The meeting’s other seven participants were task force chair Kamilah V. Moore, a Los Angeles-based attorney, reparations scholar and activist; vice-chair Dr. Amos Brown, a civil rights leader and respected Bay Area pastor whose journey to leadership started under the tutelage of Dr. Martin Luther King Jr in the 1960s; Sen. Steven Bradford (D-Gardena); Assemblymember Reginald Jones-Sawyer (D-Los Angeles); San Diego Councilmember Monica Montgomery Steppe; Dr. Jovan Scott Lewis,  chair of the Department of Geography at the University of California Berkeley; and Attorney Don Tamaki, Esq. is an attorney best known for his role in the Supreme Court case of Korematsu v. the United States. Tamaki overturned the conviction of Fred Korematsu who refused to be taken into custody during the imprisonment of Japanese Americans in World War II. 

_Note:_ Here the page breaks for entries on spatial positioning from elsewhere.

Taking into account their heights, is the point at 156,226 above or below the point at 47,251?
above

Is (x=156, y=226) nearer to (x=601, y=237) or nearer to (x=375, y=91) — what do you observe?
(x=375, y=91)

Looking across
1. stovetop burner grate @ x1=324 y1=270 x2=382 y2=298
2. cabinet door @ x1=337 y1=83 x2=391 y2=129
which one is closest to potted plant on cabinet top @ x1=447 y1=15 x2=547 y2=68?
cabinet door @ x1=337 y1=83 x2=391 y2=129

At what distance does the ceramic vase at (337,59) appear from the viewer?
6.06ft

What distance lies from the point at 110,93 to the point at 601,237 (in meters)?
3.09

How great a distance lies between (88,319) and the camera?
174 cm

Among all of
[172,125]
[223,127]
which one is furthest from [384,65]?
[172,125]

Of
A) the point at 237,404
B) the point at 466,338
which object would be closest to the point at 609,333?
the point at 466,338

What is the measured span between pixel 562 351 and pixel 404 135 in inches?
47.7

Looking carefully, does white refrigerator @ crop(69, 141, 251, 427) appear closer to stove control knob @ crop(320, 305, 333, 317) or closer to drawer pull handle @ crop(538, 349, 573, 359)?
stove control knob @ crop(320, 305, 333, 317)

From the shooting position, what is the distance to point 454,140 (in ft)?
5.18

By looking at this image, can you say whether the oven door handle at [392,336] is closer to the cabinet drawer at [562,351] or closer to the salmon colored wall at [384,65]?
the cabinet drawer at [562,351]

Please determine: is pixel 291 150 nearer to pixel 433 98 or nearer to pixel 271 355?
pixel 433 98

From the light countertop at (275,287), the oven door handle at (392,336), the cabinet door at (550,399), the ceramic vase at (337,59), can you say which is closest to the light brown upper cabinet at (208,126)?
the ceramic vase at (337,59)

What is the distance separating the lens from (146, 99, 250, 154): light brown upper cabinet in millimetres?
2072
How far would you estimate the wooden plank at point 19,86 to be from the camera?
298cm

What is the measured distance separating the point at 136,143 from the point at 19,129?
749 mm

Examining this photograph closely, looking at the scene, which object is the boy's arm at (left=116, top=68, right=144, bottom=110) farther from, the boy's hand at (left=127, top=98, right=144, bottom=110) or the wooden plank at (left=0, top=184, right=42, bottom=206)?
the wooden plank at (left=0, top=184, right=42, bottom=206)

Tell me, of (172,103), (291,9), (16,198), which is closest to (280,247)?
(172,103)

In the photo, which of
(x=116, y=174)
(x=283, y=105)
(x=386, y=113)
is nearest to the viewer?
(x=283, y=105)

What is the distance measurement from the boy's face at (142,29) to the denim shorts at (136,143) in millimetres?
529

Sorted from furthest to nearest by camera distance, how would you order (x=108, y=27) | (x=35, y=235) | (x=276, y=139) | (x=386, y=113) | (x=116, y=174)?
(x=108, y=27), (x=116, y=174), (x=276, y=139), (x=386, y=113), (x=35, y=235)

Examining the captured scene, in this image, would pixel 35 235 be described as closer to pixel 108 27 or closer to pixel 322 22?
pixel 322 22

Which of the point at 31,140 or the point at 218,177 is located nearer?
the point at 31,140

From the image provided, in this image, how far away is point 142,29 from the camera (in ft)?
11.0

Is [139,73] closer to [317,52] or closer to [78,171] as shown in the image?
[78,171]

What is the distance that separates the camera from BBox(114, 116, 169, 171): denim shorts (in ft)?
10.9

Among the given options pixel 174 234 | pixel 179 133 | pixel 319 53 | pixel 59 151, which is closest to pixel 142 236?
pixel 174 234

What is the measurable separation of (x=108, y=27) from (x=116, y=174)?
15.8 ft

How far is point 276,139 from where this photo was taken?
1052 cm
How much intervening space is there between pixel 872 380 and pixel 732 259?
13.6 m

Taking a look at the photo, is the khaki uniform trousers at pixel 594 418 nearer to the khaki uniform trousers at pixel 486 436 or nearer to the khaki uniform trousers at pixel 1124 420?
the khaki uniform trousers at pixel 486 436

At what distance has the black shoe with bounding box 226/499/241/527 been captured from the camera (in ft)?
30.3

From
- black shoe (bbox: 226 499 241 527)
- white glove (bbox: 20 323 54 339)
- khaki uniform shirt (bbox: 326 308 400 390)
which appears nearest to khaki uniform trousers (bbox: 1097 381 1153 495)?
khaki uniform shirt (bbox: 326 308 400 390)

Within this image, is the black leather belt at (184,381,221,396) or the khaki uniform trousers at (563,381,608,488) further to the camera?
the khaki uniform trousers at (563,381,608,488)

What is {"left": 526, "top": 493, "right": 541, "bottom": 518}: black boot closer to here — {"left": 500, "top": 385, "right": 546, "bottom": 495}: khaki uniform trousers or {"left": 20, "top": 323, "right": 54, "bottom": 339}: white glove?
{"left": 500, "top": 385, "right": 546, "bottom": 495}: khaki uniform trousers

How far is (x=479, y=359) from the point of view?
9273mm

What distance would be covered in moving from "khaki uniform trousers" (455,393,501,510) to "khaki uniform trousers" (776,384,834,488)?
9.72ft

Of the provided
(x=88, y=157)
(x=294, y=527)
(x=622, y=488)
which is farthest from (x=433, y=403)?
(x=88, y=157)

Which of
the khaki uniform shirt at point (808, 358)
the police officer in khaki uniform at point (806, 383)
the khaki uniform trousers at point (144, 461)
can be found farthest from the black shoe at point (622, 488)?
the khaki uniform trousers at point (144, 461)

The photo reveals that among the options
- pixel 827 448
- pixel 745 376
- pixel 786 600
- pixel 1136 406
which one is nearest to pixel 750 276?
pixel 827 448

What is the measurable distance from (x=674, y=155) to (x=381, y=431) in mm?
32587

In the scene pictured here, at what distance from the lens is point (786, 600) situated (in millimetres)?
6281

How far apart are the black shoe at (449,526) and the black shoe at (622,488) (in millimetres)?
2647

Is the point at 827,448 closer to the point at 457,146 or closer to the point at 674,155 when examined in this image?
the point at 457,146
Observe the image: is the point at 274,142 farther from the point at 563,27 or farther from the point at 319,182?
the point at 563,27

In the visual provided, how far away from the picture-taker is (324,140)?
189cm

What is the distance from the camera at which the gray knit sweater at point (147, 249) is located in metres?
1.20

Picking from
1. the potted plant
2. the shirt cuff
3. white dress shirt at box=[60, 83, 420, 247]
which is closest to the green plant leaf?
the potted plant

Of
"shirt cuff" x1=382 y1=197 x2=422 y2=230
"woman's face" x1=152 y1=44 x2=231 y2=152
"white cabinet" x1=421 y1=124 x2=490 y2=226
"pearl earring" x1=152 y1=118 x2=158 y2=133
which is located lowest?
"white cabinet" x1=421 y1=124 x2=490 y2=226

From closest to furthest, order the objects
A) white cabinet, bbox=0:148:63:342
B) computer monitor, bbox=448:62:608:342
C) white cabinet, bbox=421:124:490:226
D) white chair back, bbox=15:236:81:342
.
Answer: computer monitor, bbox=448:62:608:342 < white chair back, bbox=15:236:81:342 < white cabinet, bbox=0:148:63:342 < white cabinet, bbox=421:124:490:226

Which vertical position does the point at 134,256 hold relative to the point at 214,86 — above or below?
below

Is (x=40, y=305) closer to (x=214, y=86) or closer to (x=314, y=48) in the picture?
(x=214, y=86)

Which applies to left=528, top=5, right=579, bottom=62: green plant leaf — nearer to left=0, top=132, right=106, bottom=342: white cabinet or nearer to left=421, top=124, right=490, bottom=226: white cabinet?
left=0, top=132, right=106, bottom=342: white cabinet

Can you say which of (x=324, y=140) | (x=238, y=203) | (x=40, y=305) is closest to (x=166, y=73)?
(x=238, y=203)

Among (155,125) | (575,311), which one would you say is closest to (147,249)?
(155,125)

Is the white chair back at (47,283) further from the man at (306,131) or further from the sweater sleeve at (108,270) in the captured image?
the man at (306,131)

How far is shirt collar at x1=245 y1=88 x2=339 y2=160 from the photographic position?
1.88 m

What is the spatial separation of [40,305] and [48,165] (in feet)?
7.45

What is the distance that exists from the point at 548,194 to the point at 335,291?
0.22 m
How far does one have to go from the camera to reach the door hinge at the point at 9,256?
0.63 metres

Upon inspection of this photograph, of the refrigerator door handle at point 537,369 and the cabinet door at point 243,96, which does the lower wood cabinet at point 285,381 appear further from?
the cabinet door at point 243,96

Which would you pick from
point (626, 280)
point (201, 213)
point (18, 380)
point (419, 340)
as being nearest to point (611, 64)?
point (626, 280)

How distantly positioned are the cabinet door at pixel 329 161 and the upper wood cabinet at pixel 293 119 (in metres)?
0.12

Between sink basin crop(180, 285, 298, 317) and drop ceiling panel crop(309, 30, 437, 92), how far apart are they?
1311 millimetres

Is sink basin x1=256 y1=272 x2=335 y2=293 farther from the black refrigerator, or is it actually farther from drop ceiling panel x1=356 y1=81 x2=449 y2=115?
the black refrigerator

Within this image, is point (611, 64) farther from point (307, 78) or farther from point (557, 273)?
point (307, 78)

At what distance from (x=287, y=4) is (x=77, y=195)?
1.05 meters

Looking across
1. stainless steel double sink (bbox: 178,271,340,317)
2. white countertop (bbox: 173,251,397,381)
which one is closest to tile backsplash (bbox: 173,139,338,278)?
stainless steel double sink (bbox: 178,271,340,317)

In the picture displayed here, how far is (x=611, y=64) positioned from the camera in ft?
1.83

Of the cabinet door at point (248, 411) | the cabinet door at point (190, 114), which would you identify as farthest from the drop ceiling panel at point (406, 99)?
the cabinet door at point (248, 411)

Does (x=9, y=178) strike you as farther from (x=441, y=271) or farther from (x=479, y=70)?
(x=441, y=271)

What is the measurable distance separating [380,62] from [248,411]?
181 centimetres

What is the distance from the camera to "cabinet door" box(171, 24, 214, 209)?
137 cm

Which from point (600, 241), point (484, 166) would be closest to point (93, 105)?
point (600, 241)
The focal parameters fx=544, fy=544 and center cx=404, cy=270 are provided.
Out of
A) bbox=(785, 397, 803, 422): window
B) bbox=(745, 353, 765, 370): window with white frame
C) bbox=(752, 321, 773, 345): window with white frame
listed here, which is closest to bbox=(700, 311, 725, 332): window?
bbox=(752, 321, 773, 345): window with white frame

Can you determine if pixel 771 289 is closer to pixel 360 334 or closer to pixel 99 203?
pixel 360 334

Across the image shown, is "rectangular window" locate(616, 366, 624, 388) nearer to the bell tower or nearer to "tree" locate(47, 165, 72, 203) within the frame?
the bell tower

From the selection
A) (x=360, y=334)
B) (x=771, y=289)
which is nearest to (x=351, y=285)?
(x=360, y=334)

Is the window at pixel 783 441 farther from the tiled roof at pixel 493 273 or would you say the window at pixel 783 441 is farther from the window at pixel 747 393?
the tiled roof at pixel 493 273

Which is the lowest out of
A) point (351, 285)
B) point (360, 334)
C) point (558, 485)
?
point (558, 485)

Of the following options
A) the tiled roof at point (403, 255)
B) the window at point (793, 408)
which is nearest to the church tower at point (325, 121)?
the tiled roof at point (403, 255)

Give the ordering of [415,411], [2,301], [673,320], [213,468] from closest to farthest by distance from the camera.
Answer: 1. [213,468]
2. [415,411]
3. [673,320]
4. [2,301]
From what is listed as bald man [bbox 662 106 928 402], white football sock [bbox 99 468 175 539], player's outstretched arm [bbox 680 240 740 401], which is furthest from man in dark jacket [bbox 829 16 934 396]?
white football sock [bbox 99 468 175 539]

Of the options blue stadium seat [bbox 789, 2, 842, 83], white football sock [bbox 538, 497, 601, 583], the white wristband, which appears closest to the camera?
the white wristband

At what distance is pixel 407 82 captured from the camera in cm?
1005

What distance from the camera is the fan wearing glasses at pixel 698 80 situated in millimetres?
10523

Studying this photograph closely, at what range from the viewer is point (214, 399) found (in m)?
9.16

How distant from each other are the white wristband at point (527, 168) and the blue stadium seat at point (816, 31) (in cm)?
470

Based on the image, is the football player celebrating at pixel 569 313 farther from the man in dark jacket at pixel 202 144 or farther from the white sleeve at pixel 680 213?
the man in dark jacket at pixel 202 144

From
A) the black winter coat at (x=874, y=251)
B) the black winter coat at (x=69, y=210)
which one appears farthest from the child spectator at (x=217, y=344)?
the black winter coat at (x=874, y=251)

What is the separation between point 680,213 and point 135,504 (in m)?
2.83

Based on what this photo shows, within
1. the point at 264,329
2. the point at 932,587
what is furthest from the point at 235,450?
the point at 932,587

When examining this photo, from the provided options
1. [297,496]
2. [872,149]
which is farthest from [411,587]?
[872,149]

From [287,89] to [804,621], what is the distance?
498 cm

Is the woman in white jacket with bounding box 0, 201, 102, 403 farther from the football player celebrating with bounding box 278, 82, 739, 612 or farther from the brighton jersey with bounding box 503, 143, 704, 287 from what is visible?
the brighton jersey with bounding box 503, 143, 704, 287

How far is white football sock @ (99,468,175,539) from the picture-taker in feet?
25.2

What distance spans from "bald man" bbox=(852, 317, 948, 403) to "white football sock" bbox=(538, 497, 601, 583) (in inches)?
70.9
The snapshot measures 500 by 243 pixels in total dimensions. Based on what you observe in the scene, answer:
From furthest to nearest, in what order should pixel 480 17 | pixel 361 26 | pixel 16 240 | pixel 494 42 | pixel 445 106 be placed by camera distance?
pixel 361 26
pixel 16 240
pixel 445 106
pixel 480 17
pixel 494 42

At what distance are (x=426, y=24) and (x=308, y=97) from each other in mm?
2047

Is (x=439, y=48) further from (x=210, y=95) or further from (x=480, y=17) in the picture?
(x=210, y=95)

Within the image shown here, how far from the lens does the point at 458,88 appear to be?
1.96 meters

After hearing Grills’ presentation, Brown raised concerns about transparency.

He also said that other groups around the state should have an opportunity to present a plan for community engagement.


“What will we do around this state without our giving due diligence to announce to everybody, that you can present a plan, too?” Brown asked. “Whether it’s northern, central California, whatever. We talk about transparency, but if we are going to be about it, then we should be about it.”

The task force voted 8-0 to consider both Holder’s and Grills’ community engagement plans. Brown opposed the motion and abstained, withholding his vote.

Bradford said he favored a “blending” of the two proposals. Both Grills and Bradford suggested that the Ralph J. Bunche Center for African American Studies at UCLA and the Mervyn Dymally African American Political and Economic Institute at California State University Dominguez Hills could assist in facilitating the statewide listening sessions, possibly through the California Department of Justice. Both academic research institutes are located in Southern California.

Steppe expressed confidence in her colleagues and the process.

“The (Black) community is going to play a huge role in getting whatever we present across the finish line,” she promised.

The task force also agreed to move public comments during the meeting from the end to the beginning of the sessions. Public comments will also expand from two minutes to three, Moore announced.